Small rooms can benefit from the application of wainscoting to the walls. Wainscoting brings a sense of elegance and style to a room, as it covers the bottom portion of the wall and has a traditional feel.
As wainscoting comes in several varieties, such as wood, embossed wallpaper or lincrusta, there will be one that coincides with your decorating style.
Wainscoting is frequently used in a small dining room. One type of wainscoting to use includes lincrusta panels, which is a mixture of wood glue, natural products and linseed oil.
Lincrusta panels can contain elaborate decorative details, such as those found in Victorian or Edwardian homes. Attach the panels 36 inches from the floor and cap the panels off with a chair rail or a small shelf, scored with a plate line.
This gives you an area to display china and decorative plates.
A cozy den benefits from the rich tones of a wood wainscoting. Whether you install it three-fourths of the way to the ceiling or at chair-rail length, treat the wood with the same, or a similar stain, as the other furniture and wood in the room.
Wainscoting may be simple panel, wood separated by a raised wood divider, or a more elaborate design containing wood trim accents pieces, such as a sash or swag.
Go for an anaglypta wainscoting in the bedroom, which is an embossed wallpaper made from cotton pulp that can be painted on. When you place it on the bottom third of the room, it makes the wall appear taller and allows for more vertical design options.
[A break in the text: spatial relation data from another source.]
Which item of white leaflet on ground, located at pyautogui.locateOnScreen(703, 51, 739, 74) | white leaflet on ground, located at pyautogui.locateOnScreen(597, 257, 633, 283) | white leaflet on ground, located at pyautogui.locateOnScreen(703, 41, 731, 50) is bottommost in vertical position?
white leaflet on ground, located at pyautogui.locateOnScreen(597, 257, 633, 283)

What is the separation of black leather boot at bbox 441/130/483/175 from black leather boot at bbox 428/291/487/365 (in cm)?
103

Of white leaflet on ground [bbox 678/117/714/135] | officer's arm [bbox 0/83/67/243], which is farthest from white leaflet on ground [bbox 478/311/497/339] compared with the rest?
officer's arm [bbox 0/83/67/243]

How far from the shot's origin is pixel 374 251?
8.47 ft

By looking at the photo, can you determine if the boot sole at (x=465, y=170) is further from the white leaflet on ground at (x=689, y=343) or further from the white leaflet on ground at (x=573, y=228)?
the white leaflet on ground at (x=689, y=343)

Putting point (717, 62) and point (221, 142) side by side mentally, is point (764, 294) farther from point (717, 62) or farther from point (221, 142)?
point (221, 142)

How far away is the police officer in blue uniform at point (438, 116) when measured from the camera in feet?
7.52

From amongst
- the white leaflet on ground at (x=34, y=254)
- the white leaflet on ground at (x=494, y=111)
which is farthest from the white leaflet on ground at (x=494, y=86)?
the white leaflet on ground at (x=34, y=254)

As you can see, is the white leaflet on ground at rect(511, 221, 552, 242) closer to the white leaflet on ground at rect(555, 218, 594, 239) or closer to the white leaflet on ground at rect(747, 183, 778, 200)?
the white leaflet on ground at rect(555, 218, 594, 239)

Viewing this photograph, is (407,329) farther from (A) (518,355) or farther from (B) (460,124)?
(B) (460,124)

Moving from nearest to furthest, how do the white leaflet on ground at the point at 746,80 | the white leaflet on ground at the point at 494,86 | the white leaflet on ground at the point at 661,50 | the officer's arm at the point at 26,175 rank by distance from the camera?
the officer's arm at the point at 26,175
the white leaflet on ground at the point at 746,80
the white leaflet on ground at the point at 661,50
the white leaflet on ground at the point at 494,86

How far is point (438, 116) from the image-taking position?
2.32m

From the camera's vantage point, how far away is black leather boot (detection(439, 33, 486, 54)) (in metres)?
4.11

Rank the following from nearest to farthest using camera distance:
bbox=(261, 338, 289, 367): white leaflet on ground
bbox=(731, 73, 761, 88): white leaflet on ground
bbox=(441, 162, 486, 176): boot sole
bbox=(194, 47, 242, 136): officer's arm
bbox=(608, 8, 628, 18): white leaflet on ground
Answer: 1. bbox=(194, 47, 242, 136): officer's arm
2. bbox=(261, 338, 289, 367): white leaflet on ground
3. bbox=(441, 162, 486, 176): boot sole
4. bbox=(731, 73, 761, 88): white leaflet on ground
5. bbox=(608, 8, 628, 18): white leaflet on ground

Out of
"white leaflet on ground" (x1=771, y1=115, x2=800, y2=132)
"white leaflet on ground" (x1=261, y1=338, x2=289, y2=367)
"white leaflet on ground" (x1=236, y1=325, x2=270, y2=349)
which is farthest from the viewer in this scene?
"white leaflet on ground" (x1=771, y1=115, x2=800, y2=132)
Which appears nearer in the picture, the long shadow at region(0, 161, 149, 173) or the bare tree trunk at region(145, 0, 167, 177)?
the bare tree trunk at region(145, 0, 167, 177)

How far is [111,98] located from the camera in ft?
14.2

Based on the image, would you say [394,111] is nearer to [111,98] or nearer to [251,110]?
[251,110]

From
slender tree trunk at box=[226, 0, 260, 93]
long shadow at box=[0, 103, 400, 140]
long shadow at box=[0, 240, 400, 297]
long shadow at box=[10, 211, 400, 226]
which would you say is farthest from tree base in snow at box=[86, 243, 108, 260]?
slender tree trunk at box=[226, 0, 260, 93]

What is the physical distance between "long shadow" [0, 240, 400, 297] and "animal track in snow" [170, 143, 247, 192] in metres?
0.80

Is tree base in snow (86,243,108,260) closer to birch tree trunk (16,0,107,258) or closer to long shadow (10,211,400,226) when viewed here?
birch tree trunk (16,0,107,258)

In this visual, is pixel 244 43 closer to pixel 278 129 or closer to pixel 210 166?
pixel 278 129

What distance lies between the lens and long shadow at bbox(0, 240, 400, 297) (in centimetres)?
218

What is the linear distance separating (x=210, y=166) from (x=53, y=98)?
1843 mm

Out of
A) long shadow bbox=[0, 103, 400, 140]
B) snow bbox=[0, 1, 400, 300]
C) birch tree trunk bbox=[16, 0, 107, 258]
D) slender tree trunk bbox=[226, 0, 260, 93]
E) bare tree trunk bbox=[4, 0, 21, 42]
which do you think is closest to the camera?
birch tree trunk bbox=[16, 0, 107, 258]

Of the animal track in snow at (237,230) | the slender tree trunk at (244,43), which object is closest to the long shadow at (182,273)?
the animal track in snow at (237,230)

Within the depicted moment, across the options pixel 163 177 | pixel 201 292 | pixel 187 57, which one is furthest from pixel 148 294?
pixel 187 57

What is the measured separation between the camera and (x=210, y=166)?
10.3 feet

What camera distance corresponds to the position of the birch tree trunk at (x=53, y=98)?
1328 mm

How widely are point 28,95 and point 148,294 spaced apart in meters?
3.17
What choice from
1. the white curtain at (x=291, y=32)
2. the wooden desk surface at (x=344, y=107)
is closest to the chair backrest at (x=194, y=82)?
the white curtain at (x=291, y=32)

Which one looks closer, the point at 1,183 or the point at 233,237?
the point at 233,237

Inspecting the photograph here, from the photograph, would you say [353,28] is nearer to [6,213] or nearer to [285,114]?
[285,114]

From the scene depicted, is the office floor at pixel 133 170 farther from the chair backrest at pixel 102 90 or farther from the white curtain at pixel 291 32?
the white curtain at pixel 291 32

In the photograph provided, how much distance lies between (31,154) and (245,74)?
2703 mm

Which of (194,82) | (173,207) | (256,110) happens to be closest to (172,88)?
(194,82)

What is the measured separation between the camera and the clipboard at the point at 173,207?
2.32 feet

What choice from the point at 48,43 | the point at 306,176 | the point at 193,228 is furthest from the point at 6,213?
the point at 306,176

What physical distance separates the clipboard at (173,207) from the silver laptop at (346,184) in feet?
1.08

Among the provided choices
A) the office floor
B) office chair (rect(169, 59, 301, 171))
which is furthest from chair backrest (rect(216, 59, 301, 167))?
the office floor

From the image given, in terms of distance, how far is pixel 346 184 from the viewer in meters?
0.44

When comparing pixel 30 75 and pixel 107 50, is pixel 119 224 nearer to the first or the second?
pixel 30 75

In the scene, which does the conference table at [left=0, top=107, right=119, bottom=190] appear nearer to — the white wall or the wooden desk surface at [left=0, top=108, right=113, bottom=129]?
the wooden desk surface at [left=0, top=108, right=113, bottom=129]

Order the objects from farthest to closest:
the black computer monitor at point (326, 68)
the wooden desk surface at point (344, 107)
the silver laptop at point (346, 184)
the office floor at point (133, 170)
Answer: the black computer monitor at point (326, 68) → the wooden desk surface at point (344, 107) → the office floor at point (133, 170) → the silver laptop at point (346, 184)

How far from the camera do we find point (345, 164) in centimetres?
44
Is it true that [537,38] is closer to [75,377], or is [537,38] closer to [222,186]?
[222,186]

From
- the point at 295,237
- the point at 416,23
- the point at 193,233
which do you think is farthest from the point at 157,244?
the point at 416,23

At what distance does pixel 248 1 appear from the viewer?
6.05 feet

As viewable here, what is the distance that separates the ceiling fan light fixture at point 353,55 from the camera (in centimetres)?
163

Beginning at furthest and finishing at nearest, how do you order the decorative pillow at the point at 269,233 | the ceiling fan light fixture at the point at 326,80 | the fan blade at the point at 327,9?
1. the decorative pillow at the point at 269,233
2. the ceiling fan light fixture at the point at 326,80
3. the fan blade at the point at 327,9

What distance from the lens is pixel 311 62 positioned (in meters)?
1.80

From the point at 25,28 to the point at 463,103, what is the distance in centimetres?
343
However, if you prefer a more symmetrical or formal design, bring the wallpaper up to the middle of the wall or even to the windowsill. Add trim above the wallpaper for a more polished appearance.
Bead board works well in the bathroom. Not only does the wood bring a touch of warmth into the room, it also brings in texture that offsets the sleek material of the tub, toilet and sink.
Bead board may be purchased in either white or wood tones or as a paintable product. As bead board has an unfinished edge on top, either attach a wood trim, wallpaper or a shelf along the top perimeter of the bead board to give the room a finished appearance.